Kein Bekenntnis zum Grundgesetz
Krah ist das Gegenteil von einem Feigenblatt, er ist AfD pur und steht genau da, wo die Partei steht. Er kann zwar gut reden und wirkt nicht wie ein plumper Neonazi. Wie andere AfDler auch versucht er, sich als Kümmerer zu präsentieren, einer, der das Beste für "das Volk" will. Doch er wird die Frage beantworten müssen, warum die Partei die EU auflösen, rückbauen oder anders neu gründen will, wenn doch die EU der wichtigste Exportmarkt für deutsche Unternehmen ist. Warum eine Rückkehr zur D-Mark besser für Deutschland sein soll. Er wird beantworten müssen, warum die AfD fest an der Seite Putins steht und warum das eher im deutschen Interesse ist, als gute Beziehungen zu den USA.
Es wird nicht das letzte Mal gewesen sein, dass ihn ein Journalist fragt, ob er sich zu 100 Prozent zum Grundgesetz bekennt. Am Samstag in Magdeburg kam ihm ein solches Bekenntnis jedenfalls am Phoenix-Mikrofon nicht über die Lippen. Wenn ihm weitere harte Fragen gestellt werden, wird er sein wahres Gesicht unterm Aufmerksamkeits-Flutlicht der Republik zeigen. Dann müssten die Menschen im Lande sehen, dass er ein Radikaler ist.
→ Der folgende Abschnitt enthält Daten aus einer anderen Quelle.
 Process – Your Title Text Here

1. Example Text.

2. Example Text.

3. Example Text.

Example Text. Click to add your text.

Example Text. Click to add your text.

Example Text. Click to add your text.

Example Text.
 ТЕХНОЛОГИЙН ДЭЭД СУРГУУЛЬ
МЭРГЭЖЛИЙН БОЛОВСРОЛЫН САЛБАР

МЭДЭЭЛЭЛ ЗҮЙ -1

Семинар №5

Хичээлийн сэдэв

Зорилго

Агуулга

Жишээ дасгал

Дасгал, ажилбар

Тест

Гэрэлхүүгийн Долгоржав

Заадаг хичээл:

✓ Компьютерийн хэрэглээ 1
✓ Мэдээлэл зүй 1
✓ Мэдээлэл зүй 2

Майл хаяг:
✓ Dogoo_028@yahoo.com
Es ist im Moment so etwas wie die Gretchenfrage der AfD: Wie viel an den hohen Umfragewerten ist Protest und wie viel ist echte Entschlossenheit, die Partei zu wählen? Die echten Sympathisanten dürften zahlreicher sein als manche wahrhaben wollen. Die AfD-Führung zeigt sich jedenfalls selbstgewiss, dass es an ihrem Programm liegt. Doch wollen wirklich 20 Prozent der Deutschen das, was die AfD propagiert?
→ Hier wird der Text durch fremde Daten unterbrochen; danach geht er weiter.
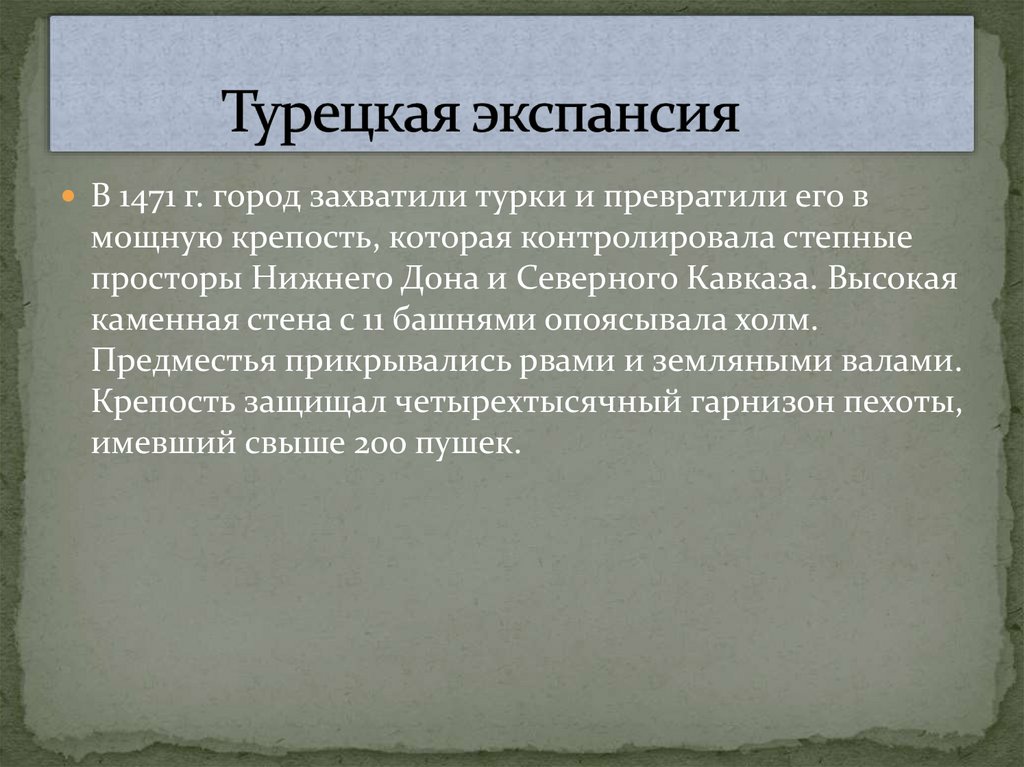 Турецкая экспансия

В 1471 г. город захватили турки и превратили его в мощную крепость, которая контролировала степные просторы Нижнего Дона и Северного Кавказа. Высокая каменная стена с 11 башнями опоясывала холм. Предместья прикрывались рвами и земляными валами. Крепость защищал четырехтысячный гарнизон пехоты, имевший свыше 200 пушек.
Die Europawahl wird dafür ein wichtiger Test sein. Gerade zeigte eine Umfrage, dass die meisten Deutschen mit den Positionen der AfD nicht einverstanden sind - beispielsweise der Rückzug aus der EU oder der NATO-Austritt, mit dem viele AfDler liebäugeln. Auch den Klimaschutz, den die AfD ablehnt, finden demnach 82 Prozent richtig. Für die AfD könnte die Wahl also mit einer Ernüchterung enden, wenn Inhalte überhaupt eine Rolle spielen.